“The symphony is not dead. Long live the symphony!” Henri Dutilleux might well have said, after facing the opprobrium of the French avant-garde in the 1950s for daring to venture that there was still life in the symphonic form. What he created in his Second Symphony, intriguingly subtitled “Le Double”, is to some extent backward-looking, yet with a strikingly original twist. The work, which the composer himself called “a musical play of mirrors and contrasting colours”, features an inner semi-circle of 12 players who not only ghost the much larger orchestral forces behind them; they repeatedly superimpose themselves upon the larger mass. The resulting polytonality, layering of textures and jazz-like punctuations are a far remove from the model of a Baroque concerto grosso, whereas the constant back-and-forth interactions are not.

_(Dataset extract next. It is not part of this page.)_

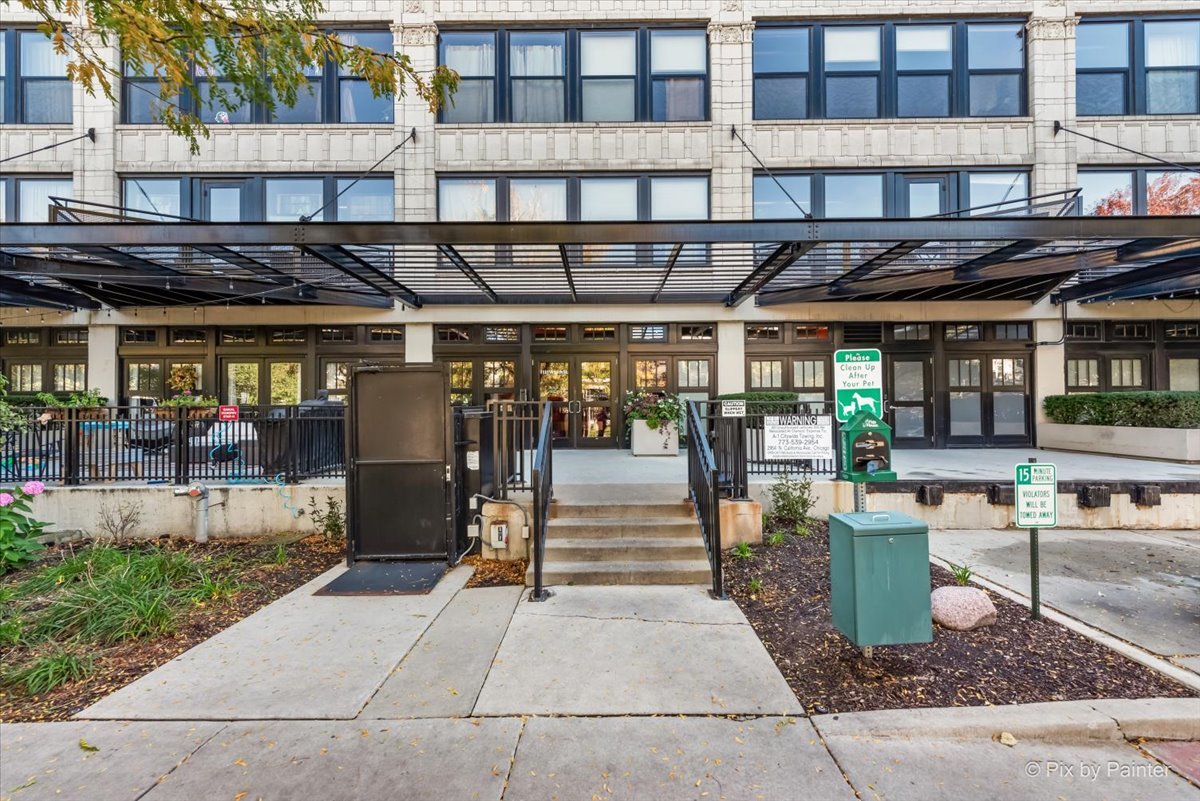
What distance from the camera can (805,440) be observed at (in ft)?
18.8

Alain Altinoglu and Ambroisine Bré
© Daniel Dittus

In this performance by the Frankfurt Radio Symphony, of which Alain Altinoglu has been Chief Conductor since 2021, the playing was crisp, with a light and deft touch applied to the rhythmically complex structures, allowing the celesta to be clearly audible, even if the harpsichord hardly made its mark. I particularly enjoyed the Andante sostenuto middle movement where the delicacy of the melodic lines, and a thrusting trumpet solo set against seething strings plus assertive timpani, provided ample evidence of Dutilleux’s ear for colour and refinement. Though the influence of Stravinsky was always there in the background, the energy-driven inflections in the Allegro fuocoso of the Finale carried unmistakable echoes of Bernstein. There are few symphonic structures in which all the earlier vigour drains away quite so effectively, leaving the music to evaporate at the end into thin air. Was it all but a dream?

Debussy and the poet Paul Verlaine were both inspired by subtlety and nuance. The six poems that make up the song cycle Ariettes oubliées were not orchestrated by Debussy himself. Instead, these “forgotten songs” were brought to life in 2015 in a version prepared by Brett Dean. Their multi-faceted pastel shadings provided a splendid foil for the young French mezzo-soprano Ambroisine Bré. Hers was a fresh-toned voice, with a remarkable evenness of line and creamy top notes, easily traversing the wide tessitura. It was easy to see why she has already distinguished herself in several Mozartian roles. She preserved the conversational tone of intimacy and the mood of Stoic resignation at the loss of love, excelling in the scampering élan vital of the repeated “Tournez” in the fourth song, Chevaux de bois

Ambroisine Bré and the Frankfurt Radio Symphony
© Daniel Dittus

With his French background, I had half-expected Altinoglu to reveal much of the sensuousness which lies at the heart of Rimsky-Korsakov’s magical Scheherezade. The storytelling needs to have plenty of seductive allure in order to conjure up the perfumed opulence and Eastern colour. That was present more in the stylish contributions of Ulrich Joachim Edelmann in the leader’s chair and the sparkling woodwind solos, most notably from the flute of Clara Andrada de la Calle. In these Arabian waters there was quite a wind blowing, with Altinoglu often pressing ahead in waves of urgency. He has a flair for making big theatrical gestures, giving a nod to his wide operatic experience, but there were also welcome moments of delicacy and detail, not least in the prominence given to the harp in The Story of the Kalendar Prince. However, earthiness and robustness were more to the fore, with the score sounding suspiciously like Khachaturian in the Finale. This was a Scheherezade on speed skates. There was a degree of edginess in the playing which indicated to me that this partnership of conductor and players has yet to settle down rather more persuasively.